En revanche, les USA ont dépensé tellement d’argent pour des systèmes d’armes très profitables [aux entreprises privées de la défense] mais inutiles, que redémarrer un programme ASAT à grande échelle prendra beaucoup de temps – même si Trump a déjà déclaré vouloir construire des « forces spatiales », consultez cet excellent commentaire de Philip Giraldi sur ce sujet – probablement des décennies.
Les développements de systèmes d’armes modernes ont une énorme inertie : ils sont difficiles à démarrer, difficiles à développer et difficiles à arrêter une fois démarrés.
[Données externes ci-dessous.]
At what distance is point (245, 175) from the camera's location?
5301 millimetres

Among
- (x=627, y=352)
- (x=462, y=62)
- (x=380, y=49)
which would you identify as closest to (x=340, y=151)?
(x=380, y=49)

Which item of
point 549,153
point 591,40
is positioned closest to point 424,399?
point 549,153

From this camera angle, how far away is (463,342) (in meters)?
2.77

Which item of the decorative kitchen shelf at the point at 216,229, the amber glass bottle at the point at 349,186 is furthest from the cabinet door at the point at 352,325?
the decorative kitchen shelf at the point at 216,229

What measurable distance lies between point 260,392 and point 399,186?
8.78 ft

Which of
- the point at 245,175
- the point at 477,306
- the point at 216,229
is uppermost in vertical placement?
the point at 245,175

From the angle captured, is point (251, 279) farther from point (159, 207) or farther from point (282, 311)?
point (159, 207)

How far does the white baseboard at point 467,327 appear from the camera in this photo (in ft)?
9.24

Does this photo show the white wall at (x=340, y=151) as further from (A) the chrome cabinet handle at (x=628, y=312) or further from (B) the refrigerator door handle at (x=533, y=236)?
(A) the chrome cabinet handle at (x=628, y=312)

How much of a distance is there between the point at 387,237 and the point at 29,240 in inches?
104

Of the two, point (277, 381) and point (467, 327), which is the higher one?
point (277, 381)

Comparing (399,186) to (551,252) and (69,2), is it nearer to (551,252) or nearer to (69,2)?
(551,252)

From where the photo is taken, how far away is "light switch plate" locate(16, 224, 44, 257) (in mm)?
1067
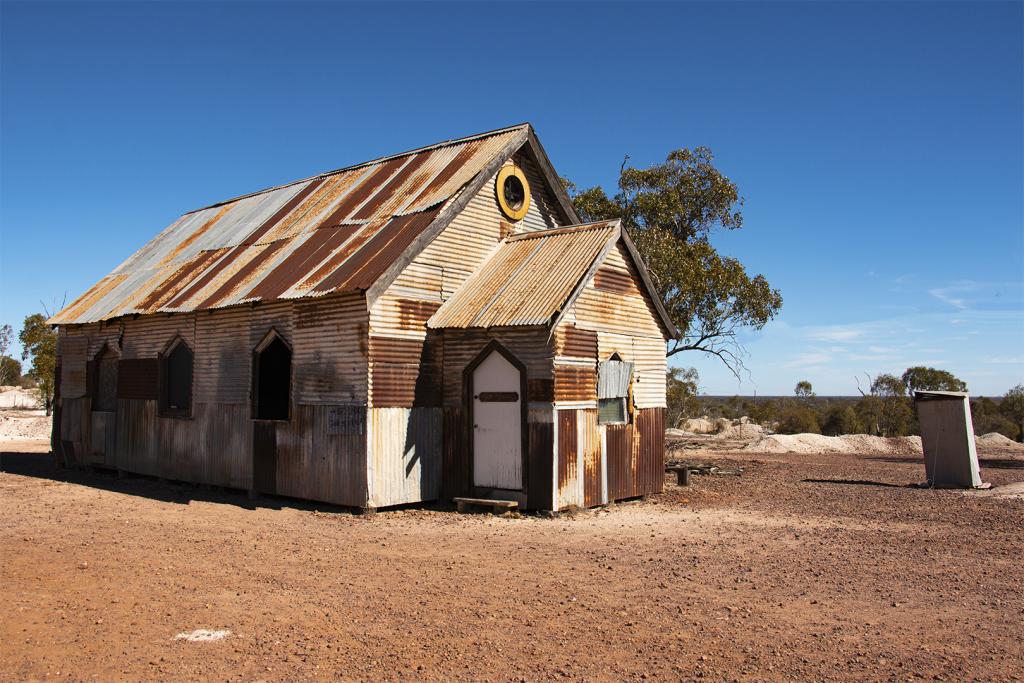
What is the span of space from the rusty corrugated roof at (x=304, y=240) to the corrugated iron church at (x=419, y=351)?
0.24 feet

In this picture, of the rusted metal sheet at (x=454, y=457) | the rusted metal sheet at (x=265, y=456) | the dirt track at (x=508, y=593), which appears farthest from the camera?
the rusted metal sheet at (x=265, y=456)

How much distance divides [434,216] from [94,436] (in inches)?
468

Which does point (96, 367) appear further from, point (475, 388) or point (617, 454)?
point (617, 454)

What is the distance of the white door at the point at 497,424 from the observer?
14.4 m

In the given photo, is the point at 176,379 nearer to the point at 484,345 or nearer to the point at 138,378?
the point at 138,378

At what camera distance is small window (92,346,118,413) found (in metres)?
20.9

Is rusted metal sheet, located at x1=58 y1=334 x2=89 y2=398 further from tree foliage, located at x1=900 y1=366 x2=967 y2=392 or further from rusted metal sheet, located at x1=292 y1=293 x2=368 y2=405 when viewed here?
tree foliage, located at x1=900 y1=366 x2=967 y2=392

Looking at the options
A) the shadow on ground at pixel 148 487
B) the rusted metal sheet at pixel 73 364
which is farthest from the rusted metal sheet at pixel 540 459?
the rusted metal sheet at pixel 73 364

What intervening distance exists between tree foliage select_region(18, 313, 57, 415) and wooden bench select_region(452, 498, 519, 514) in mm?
29495

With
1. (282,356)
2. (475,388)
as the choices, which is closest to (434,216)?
(475,388)

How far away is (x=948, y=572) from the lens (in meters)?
9.98

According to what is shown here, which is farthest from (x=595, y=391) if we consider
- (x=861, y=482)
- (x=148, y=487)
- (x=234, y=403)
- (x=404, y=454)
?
(x=148, y=487)

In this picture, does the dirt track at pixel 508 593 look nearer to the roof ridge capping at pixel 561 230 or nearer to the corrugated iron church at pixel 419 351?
the corrugated iron church at pixel 419 351

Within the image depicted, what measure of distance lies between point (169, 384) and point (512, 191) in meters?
9.06
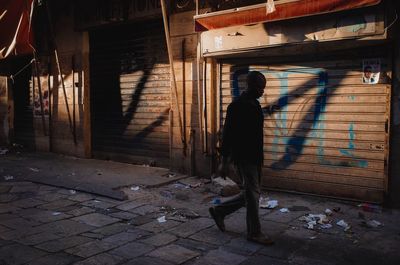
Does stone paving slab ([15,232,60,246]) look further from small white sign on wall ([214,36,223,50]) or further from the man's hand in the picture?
small white sign on wall ([214,36,223,50])

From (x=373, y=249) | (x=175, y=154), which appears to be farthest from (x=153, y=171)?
(x=373, y=249)

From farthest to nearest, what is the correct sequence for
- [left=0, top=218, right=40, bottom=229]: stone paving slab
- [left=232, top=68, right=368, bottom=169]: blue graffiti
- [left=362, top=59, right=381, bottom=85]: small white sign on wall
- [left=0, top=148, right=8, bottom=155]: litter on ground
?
[left=0, top=148, right=8, bottom=155]: litter on ground → [left=232, top=68, right=368, bottom=169]: blue graffiti → [left=362, top=59, right=381, bottom=85]: small white sign on wall → [left=0, top=218, right=40, bottom=229]: stone paving slab

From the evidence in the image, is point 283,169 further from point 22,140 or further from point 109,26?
point 22,140

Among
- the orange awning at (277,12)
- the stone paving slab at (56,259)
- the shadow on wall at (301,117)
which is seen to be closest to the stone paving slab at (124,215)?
the stone paving slab at (56,259)

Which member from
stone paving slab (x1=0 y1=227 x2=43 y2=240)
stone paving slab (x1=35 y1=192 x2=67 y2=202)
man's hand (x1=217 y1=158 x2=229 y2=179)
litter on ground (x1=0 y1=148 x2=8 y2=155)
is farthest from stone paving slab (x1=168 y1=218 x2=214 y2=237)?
litter on ground (x1=0 y1=148 x2=8 y2=155)

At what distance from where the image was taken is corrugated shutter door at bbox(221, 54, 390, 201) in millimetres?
6320

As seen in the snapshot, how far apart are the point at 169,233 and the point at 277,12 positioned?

Cela est particulièrement vrai pour un complexe militaro-industriel (MIC) profondément corrompu et délirant comme celui des États-Unis (voir mon compte-rendu de l’excellent ouvrage d’Andrei Martyanov sur ce sujet ici).
Considérant la crise actuelle de l’Empire anglo-sioniste et la guerre commerciale de sanctions que Trump mène actuellement sur la majeure partie de la planète, les chances pour les planificateurs des forces américaines de corriger leurs erreurs passées et de réagir adéquatement à la nouvelle réalité sont probablement très proches de zéro. La tentative de Trump de développer les forces spatiales est donc encore un autre cas de trop petit, trop tard. L’écart entre les capacités militaires américaines annoncées et réelles ne fera qu’augmenter dans un avenir prévisible.